- [OBJECTIVE]: Update the data below by replacing every instance of "gray work trousers" with "dark work pants", and leave everything else unchanged.

(Spatial relation data)
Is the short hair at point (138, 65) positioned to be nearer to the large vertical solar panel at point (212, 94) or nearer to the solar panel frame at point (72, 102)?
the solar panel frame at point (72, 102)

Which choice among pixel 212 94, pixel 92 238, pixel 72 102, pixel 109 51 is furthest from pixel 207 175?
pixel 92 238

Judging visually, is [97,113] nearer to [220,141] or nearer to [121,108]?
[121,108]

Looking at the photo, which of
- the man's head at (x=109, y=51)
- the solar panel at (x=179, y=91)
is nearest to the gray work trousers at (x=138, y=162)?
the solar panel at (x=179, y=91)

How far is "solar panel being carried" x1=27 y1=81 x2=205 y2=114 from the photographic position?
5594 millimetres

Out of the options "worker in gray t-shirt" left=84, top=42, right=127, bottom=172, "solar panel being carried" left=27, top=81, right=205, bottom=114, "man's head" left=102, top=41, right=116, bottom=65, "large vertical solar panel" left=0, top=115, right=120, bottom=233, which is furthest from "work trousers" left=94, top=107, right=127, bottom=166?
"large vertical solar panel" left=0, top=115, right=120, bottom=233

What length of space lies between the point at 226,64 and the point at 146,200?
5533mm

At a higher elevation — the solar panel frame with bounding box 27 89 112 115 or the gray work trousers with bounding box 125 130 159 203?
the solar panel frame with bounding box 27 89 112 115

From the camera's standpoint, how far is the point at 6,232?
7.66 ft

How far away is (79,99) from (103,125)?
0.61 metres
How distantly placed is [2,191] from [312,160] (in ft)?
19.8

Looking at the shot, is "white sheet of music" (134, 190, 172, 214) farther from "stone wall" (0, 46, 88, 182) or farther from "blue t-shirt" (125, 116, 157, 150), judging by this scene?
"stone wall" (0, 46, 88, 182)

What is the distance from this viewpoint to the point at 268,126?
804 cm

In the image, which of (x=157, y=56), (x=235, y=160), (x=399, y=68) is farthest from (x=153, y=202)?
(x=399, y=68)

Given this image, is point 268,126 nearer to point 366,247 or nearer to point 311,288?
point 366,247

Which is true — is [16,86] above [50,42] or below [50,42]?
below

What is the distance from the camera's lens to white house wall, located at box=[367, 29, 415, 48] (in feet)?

- [TASK SOLUTION]:
Is the short hair at point (138, 65) positioned to be nearer to the large vertical solar panel at point (212, 94) or nearer to the solar panel frame at point (72, 102)?
the solar panel frame at point (72, 102)

Which choice among pixel 212 94, pixel 92 238, pixel 72 102, pixel 109 51 is furthest from pixel 207 175?
pixel 92 238

Judging visually, is [97,113] nearer to [220,141] or nearer to [121,108]?
[121,108]

Looking at the photo, which of
- the man's head at (x=109, y=51)
- the solar panel at (x=179, y=91)
is nearest to the dark work pants at (x=138, y=162)?
the solar panel at (x=179, y=91)

How far is "solar panel being carried" x1=27 y1=81 x2=205 y2=114 from the photographic position?
5594 millimetres

Out of the options "worker in gray t-shirt" left=84, top=42, right=127, bottom=172, "solar panel being carried" left=27, top=81, right=205, bottom=114, "man's head" left=102, top=41, right=116, bottom=65, "large vertical solar panel" left=0, top=115, right=120, bottom=233, which is furthest from "work trousers" left=94, top=107, right=127, bottom=166?
"large vertical solar panel" left=0, top=115, right=120, bottom=233

What length of space lies between the point at 226,64 and the point at 146,200?
5533mm

At a higher elevation — the solar panel frame with bounding box 27 89 112 115 or the dark work pants with bounding box 125 130 159 203?
the solar panel frame with bounding box 27 89 112 115

From the camera's standpoint, how far is the point at 6,232?
7.66 ft

How far away is (79,99) from (103,125)?
0.61 metres
How distantly placed is [2,191] from [312,160] (in ft)?
19.8

Looking at the shot, is "white sheet of music" (134, 190, 172, 214) farther from "stone wall" (0, 46, 88, 182) or farther from "blue t-shirt" (125, 116, 157, 150), judging by this scene?
"stone wall" (0, 46, 88, 182)

What is the distance from this viewpoint to the point at 268,126?
804 cm

In the image, which of (x=157, y=56), (x=235, y=160), (x=399, y=68) is farthest from (x=153, y=202)?
(x=399, y=68)

Given this image, is point 268,126 nearer to point 366,247 or nearer to point 311,288?
point 366,247

Which is true — is [16,86] above [50,42] or below [50,42]?
below

What is the distance from the camera's lens to white house wall, located at box=[367, 29, 415, 48] (in feet)?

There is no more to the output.